Au regard de la première stratégie et vu l'épidémiologie de cette maladie présente, une prise en charge correcte du paludisme dans les structures des soins tant privées que publiques a comme effet la réduction de la mortalité et de la durée de la maladie chez les enfants de moins de 5 ans.

Malheureusement, en RD Congo, on observe qu'un épisode de paludisme chez les enfants de moins de 5 ans dans le secteur privé lucratif coûte plus cher que dans le secteur privé non lucratif, alors qu'ils servent la même population déjà appauvrie par la situation socio-économique précaire que traverse le pays.

La politique sanitaire de la RD Congo recommande aux structures des soins de respecter les échelons pour la prise en charge du paludisme. En effet, pour le cas de paludisme simple, le patient doit nécessairement commencer son traitement au Centre de Santé (1er échelon). Une fois que la maladie se complique (paludisme grave), il est transféré au niveau de l'hôpital général de référence (2ème échelon).

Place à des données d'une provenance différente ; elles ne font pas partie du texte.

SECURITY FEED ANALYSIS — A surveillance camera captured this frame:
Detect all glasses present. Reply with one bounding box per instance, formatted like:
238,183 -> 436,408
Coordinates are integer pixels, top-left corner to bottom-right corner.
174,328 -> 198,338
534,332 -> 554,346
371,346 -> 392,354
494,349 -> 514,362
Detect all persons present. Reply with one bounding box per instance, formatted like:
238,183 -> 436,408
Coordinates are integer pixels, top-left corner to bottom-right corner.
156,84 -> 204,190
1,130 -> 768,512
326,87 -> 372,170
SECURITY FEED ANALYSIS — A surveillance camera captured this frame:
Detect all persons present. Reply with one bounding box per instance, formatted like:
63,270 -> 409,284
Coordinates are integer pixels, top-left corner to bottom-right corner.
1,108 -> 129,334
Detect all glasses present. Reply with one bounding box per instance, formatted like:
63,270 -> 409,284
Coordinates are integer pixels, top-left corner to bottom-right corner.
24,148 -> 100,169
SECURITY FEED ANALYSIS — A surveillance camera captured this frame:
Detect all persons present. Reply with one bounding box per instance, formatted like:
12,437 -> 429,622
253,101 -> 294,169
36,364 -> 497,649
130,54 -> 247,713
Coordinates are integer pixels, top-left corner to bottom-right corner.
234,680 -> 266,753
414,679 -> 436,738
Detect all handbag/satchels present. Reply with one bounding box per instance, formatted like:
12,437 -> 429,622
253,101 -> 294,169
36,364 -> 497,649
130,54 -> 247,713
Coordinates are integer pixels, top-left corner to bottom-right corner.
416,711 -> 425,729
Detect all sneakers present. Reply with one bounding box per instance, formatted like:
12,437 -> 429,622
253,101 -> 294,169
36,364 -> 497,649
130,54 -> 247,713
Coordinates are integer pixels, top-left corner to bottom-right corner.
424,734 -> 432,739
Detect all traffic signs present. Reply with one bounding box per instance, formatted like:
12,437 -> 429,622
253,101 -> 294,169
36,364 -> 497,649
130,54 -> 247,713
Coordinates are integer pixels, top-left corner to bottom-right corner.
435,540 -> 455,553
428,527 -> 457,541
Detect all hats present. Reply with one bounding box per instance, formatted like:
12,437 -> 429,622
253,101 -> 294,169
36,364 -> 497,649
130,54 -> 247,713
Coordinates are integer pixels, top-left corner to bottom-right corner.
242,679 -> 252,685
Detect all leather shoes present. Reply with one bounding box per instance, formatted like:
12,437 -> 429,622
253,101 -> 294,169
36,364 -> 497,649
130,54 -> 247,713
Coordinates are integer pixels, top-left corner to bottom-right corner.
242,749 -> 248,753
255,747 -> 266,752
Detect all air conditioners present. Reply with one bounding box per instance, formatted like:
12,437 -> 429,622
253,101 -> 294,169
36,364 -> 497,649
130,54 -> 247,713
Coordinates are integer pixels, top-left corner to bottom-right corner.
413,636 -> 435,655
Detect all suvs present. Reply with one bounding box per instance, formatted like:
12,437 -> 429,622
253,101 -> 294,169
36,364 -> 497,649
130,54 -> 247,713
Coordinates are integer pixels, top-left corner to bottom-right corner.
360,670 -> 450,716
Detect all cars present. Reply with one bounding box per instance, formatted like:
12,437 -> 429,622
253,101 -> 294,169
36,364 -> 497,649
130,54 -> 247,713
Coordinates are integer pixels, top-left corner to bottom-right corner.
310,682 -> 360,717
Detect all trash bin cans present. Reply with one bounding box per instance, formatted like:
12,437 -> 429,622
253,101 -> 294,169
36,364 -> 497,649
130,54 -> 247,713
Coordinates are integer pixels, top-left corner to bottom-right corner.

Malheureusement, dans les milieux urbains, les patients ne respectent pas ces échelons et n'ont pas cette culture, contrairement à ceux du milieu rural. Ce comportement a des conséquences néfastes sur le plan financier des ménages. Les centres de santé assurent le paquet minimum d'activités, contrairement à l'hôpital général de référence qui assure le paquet complémentaire d'activités. Cette différence fait que le coût d'un épisode de paludisme simple au niveau du centre de santé doit nécessairement coûter moins cher que celui au niveau de l'hôpital général de référence.

Actuellement sur terrain, chaque structure des soins a son système de tarification. Au nom du principe de recouvrement des coûts, unique moyen de financer le fonctionnement de ladite structure en attendant l'implantation effective des mutuelles de santé à travers le pays, bon nombre de ces structures facturent en excès les patients sans tenir compte de leur niveau de revenu.

La situation socio-économique que traverse le pays ne permet pas aux congolais d'être en mesure de payer le coût des soins tel que facturé par les structures des soins du privé lucratif pour une prise en charge correcte du paludisme (la première cause de la morbidité en RDC). Ce qui a comme conséquence, l'inaccessibilité financière aux soins.

En dépit de leur pauvreté, les ménages financent les soins de santé à la hauteur de 43% du total des ressources utilisées dans ce secteur contre 10% pour l'Etat congolais (PNCNS, 2002). Ainsi, ces structures devraient appliquer certaines stratégies pour arriver à tarifer correctement les ménages et jouer sur le taux de fréquentation pour couvrir les charges.

Ce qui fait que l'accès aux soins reste encore difficile pour certaines couches de la population. Car même si celles-ci sont disposées à payer pour se soigner, elles n'ont pas toujours les moyens de le faire individuellement.

Notre préoccupation est de savoir expliquer la différence de la prise en charge et du coût des soins du paludisme observée entre d'une part le CS ESENGO de la zone de santé Masina I et CS St JOSEPH de Biyela (le secteur privé non lucratif : confessions religieuses) et, d'autres part le CS DEBORAH de N'djili (secteur privé lucratif), analyser les éléments qui entrent dans le coût de la prise en charge du paludisme simple des enfants de moins de 5 ans, dégager les facteurs déterminants de cette différence et formuler des recommandations.